My wife and I have recently returned from a Rhine cruise and, while there, had a couple of experiences which cast an interesting light on the mind set of those in Europe, and Germany in particular, in relation to the European Union.
Firstly our tour manager, an anglicised Greek, someone who was excellent and competent in all respects, nevertheless rebelled when told that he had to give a talk about the EU, as he shared the loathing for that organisation felt by most of his fellow countrymen. He therefore arranged for a German academic to come along and deliver the lecture. This latter was a very pleasant person and he gave what for the most part was a factual talk on the actual workings of the EU, without attempting to extol its supposed virtues overmuch. There were two points however when he made statements which a Liberal Democrat would no doubt find unexceptional but which were provoking to those of us who oppose the whole concept.
As part of his introduction he spoke of the qualifications a nation required to be eligible to join and, although obviously there would be an insuperable geographical objection, he stated that the USA would anyway not be acceptable as a member, asking the audience to guess the reason. No one was able to and he then said that, because of the rules about human rights, the existence of the death penalty for murder in the USA meant that they would not qualify as they did not respect the right to life. This answer should give pause to those who may support the European project but who often call, rightly in my view, although obviously it is a matter of opinion, for the reintroduction of capital punishment in the UK, as clearly to do so would be impossible without withdrawal from the EU. However the thing that most annoyed me was that a citizen of a nation that, within living memory, was responsible for Belsen and Auschwitz, should think it appropriate to assume a superior moral position relative to the nation without which Europe would never have been freed from an evil regime.
When he reached the subject of the single currency he admitted that it had caused immense difficulties for the Southern European nations affected, such as Spain, Italy and Greece but went on to contend that this was in fact their own fault. He said that, were these countries to follow Germany's example of increasing productivity and work longer hours for less wages then all would be well. In other words he wants those such as Italians and Greeks to become just like Germans. This is not merely arrogant it is completely unattainable, given the differences in national temperament and indeed climate, as one does not wish to work like Northern Europeans at temperatures of over 100 degrees in the shade.
At the end of his talk I asked him whether, given that the British were clearly opposed to the federalist aim of a single European state, would it not be best for everybody if the other member states agreed to our withdrawal, which would free us from the constant divisions at home, while allowing the rest of the EU to proceed to full union without being constantly held back by British objections. Amazingly he totally agreed and, although his views and ours can never coincide, he was not someone one disliked.
This could not be said of the other experience as, when we were taken on a coach tour of Strasbourg, the guide, an American who had lived there for thirty seven years, treated us to what could only be described as an extended diatribe about the wonders of the EU. According to her the European Parliament building contained a model of democracy, with no mention of the fact that it was only used for a quarter of the time due to the farce of the peripatetic nature of the institution.
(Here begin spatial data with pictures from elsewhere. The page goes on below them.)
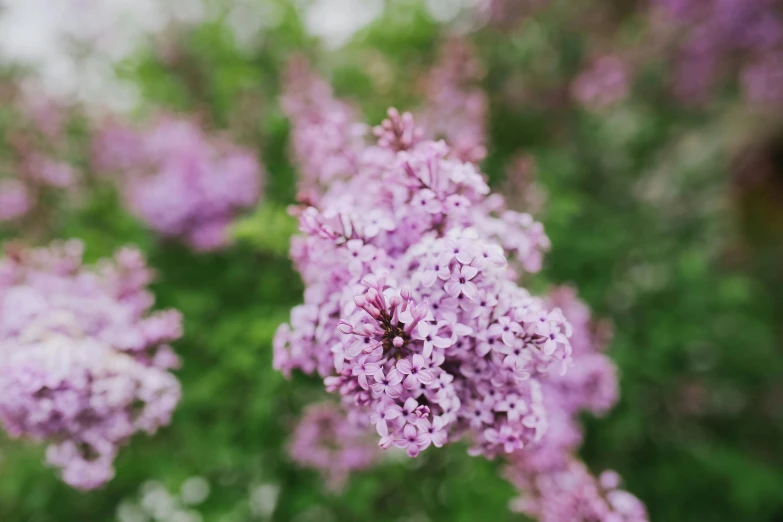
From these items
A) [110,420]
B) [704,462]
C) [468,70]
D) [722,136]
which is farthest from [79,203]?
[722,136]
Next we sat outside the Council of Europe while being informed that we had the latter to thank for peace in Europe, completely ignoring the fact that it was the deterrent effect of the forces of NATO which actually prevented conflict. Finally the Court of Human Rights was extolled as being responsible for the peoples of Europe enjoying the rights which of course had been given back to them by the efforts of the Anglo Americans, not those of Continental nations. We were so incensed by being subjected to this propaganda that we complained to the tour company when we returned to the ship but one thing that was obvious from this paean of praise was that the people of Strasbourg benefit greatly from the presence of these European institutions so have selfish reasons for wishing the EU to continue to exist, and indeed grow.
Despite these depressing glimpses of the unquestioning support given by many Continentals, particularly Germans, I was cheered by the fact that these people, and others we encountered, always prefaced their remarks with something on the lines of "I know you are British but . . .". The Continentals are now well aware that the British have had enough of the EU and no one on our tour sought to disabuse them of that idea.
On a related matter we encountered one interesting historical fact that contains a lesson for today's liberals when we visited Heidelberg Castle. In the seventeenth century one of the Electors anticipated war and built strong fortifications. No one attacked. His successor discounted the possibility of war, weakened the defences and, unsurprisingly, saw the castle overwhelmed. No rational person wants conflict but, if you want peace, prepare for war.